Mendorong terbentuknya budaya  belajar memang tidak mudah. Guru dan kepala sekolah yang selama ini terbiasa dipandu dan diarahkan tidak bisa tiba-tiba dilepas begitu saja untuk belajar secara mandiri dalam  memanfaatkan PMM untuk menyukseskan IKM. Diperlukan sebuah langkah transisional yang bersifat evolutif daripada yang bersifat revolutif namun menyebabkan kegagapan. Optimalisasi  peran Dewan  Pendidikan sebagai  pemberi pertimbangan, pendukung, pengontrol dan  mediator  dalam mewujudkan pendidikan yang bermutu di Jawa Tengah diharapkan dapat  mendorong  budaya belajar  pendidik  dalam  menyukseskan IKM di Jawa Tengah.

 

D.        REFERENSI

  • Barlian, U. C., & Solekah, S. (2022). Implementasi kurikulum merdeka dalam meningkatkan mutu pendidikan. JOEL: Journal of Educational and Language Research, 1(12), 2105-2118.
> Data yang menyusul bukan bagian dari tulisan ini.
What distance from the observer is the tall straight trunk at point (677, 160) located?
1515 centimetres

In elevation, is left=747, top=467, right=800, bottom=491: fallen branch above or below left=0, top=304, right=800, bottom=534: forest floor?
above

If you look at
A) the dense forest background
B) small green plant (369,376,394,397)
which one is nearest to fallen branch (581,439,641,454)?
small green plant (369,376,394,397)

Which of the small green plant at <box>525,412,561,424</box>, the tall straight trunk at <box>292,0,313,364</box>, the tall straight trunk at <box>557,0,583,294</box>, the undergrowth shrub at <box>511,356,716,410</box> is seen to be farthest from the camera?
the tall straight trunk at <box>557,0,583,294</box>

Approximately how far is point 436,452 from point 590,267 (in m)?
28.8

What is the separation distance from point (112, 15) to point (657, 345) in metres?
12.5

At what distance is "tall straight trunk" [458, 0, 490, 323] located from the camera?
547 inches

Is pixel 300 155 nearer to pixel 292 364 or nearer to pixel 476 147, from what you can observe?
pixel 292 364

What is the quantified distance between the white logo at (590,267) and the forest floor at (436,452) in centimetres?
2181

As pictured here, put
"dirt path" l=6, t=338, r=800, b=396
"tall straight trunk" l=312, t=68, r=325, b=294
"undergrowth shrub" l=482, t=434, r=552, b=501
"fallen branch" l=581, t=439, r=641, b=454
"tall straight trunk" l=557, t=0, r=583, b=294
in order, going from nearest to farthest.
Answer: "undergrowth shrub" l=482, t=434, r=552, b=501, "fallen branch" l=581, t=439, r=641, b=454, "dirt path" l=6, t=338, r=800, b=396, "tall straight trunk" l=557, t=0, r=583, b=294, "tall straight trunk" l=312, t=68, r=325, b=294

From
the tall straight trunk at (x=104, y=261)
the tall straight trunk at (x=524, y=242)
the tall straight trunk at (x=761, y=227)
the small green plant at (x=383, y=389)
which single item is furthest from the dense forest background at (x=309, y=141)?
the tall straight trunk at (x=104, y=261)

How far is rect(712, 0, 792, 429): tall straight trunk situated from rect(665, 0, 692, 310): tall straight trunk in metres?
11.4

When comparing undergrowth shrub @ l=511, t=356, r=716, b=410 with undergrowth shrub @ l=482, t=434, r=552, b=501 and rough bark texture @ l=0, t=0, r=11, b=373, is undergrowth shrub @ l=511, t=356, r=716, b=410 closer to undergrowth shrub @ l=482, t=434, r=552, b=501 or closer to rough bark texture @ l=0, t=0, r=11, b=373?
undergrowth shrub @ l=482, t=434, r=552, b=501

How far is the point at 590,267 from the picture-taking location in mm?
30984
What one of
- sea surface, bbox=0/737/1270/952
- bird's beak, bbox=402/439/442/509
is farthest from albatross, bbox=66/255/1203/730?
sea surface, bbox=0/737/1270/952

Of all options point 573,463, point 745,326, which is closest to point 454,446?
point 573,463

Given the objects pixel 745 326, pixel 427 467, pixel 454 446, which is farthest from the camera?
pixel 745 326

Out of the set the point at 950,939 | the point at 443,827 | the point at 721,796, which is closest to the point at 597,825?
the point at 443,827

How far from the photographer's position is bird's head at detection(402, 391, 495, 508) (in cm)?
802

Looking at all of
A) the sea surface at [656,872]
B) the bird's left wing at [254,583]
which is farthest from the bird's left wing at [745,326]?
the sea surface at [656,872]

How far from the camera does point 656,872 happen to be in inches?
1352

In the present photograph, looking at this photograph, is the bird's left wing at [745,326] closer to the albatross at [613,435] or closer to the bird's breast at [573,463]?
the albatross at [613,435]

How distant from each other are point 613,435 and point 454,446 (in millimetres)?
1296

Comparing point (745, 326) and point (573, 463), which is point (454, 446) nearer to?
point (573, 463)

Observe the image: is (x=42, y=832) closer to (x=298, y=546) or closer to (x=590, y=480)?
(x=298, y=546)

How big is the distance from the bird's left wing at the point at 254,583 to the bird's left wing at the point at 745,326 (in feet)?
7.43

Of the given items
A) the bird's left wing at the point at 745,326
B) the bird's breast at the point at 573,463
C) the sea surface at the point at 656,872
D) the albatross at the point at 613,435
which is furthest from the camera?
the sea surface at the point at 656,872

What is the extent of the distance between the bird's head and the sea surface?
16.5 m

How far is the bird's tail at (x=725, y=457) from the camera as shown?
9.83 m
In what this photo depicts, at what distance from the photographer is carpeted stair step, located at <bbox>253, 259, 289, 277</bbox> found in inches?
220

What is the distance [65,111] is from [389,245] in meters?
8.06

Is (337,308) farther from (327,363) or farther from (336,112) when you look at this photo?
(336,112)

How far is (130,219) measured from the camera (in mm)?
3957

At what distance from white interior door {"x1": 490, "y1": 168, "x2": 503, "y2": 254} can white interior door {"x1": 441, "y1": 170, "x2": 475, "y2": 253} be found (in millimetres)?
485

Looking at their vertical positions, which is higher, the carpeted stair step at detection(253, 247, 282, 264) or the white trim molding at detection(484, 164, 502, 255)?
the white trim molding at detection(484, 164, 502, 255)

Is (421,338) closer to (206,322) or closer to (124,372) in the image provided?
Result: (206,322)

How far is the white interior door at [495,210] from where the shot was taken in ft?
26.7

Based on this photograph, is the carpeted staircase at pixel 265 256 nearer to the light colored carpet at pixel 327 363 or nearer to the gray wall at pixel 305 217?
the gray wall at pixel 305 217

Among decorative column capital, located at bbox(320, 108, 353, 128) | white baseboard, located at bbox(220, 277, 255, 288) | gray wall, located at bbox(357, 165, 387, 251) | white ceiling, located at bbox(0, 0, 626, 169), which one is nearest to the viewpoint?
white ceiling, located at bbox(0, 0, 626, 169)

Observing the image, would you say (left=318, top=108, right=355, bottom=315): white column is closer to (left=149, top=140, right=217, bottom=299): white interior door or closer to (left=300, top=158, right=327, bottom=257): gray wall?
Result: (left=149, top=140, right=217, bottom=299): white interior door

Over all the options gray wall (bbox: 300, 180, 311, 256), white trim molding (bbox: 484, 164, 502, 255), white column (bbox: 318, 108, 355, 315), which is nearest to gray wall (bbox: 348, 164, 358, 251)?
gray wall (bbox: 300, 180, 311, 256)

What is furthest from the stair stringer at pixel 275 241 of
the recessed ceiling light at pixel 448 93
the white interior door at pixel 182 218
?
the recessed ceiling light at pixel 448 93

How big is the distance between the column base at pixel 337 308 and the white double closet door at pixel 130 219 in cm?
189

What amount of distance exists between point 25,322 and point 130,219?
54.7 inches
  • Clawson, M. L. (2004). Creating a learning culture: Strategy, technology, and practice. Cambridge University Press.
  • Herawati, E. S. B., Suryadi, S., Warlizasusi, J., & Aliyyah, R. R. (2020). Kinerja Dewan Pendidikan Dalam Meningkatkan Mutu Pendidikan. Tadbir: Jurnal Studi Manajemen Pendidikan, 4(1), 87-100.
  • Indonesia, U. U. R. (2003). Sistem pendidikan nasional. Jakarta: Direktorat Pendidikan Menengah Umum.
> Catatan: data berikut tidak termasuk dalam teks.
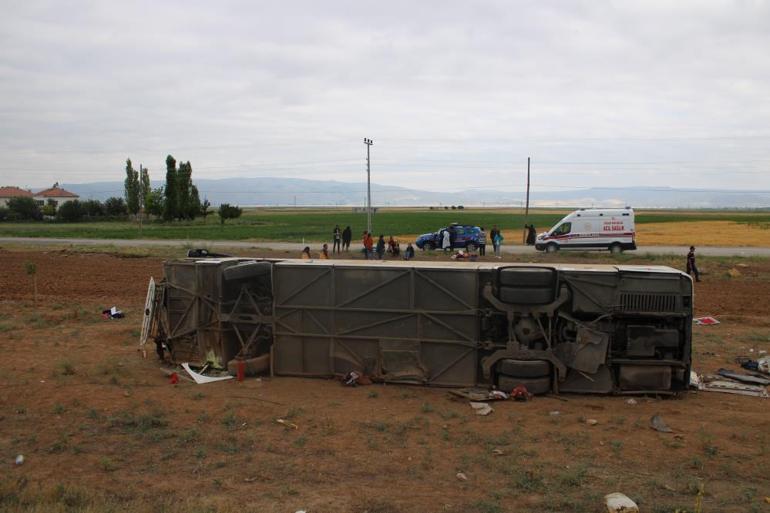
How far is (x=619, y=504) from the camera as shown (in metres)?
6.96

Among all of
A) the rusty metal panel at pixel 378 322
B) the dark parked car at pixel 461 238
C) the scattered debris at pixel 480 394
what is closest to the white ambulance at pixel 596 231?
the dark parked car at pixel 461 238

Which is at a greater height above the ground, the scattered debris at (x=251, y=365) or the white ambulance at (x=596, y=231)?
the white ambulance at (x=596, y=231)

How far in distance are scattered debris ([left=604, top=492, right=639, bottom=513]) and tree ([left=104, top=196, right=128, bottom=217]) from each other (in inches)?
4275

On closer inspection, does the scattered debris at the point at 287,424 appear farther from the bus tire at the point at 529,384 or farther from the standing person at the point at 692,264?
the standing person at the point at 692,264

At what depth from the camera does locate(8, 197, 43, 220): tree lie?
3878 inches

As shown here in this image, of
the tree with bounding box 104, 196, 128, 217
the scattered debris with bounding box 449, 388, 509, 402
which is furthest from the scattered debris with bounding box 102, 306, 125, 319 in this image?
the tree with bounding box 104, 196, 128, 217

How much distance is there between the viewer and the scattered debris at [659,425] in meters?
9.51

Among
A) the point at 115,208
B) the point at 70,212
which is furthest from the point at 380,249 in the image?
the point at 115,208

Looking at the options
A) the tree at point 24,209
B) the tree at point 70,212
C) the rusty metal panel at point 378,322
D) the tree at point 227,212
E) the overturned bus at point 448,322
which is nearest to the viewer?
the overturned bus at point 448,322

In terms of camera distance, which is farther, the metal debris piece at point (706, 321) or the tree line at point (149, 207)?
the tree line at point (149, 207)

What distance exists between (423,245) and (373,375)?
28.2 meters

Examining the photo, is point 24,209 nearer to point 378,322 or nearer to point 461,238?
point 461,238

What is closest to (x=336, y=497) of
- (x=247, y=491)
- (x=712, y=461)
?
(x=247, y=491)

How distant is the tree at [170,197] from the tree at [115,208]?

  • Jacobson, W. (1996). Learning, culture, and learning culture. Adult Education Quarterly47(1), 15-28.
  • Kruger, A. C., & Tomasello, M. (1998). Cultural learning and learning culture. The handbook of education and human development: New models of learning, teaching and schooling, 353-372.
  • Marisana, D., Iskandar, S., & Kurniawan, D. T. (2023). Penggunaan Platform Merdeka Mengajar untuk Meningkatkan Kompetensi Guru di Sekolah Dasar. Jurnal Basicedu, 7(1), 131-140.
  • Mulyani, F. (2017). Konsep Kompetensi Guru Dalam Undang-Undang Nomor 14 Tahun 2005 Tentang Guru Dan Dosen (Kajian Ilmu Pendidikan Islam). , (1), 1-8.
  • Nugraha, J. T. (2013). Peran Komite Sekolah dan Dewan Pendidikan dalam Upaya Peningkatan Kualitas Pendidikan di Kabupaten Sleman. Probisnis, 6(1).]
  • Rahman, K. (2019). Dewan Pendidikan di Tengah Pusaran Covid-19. Jurnal Pendidikan Agama Islam.
  • Rahayu, R., Rosita, R., Rahayuningsih, Y. S., Hernawan, A. H., & Prihantini, P. (2022). Implementasi Kurikulum Merdeka Belajar di Sekolah Penggerak. Jurnal Basicedu, 6(4), 6313-6319.
  • Sari, A. S. L., Pramesti, C., & RS, R. S. (2022). Sosialisasi platform merdeka mengajar sebagai wadah belajar dan berkreasi guru. Jurnal Penamas Adi Buana, 6(01), 63-72.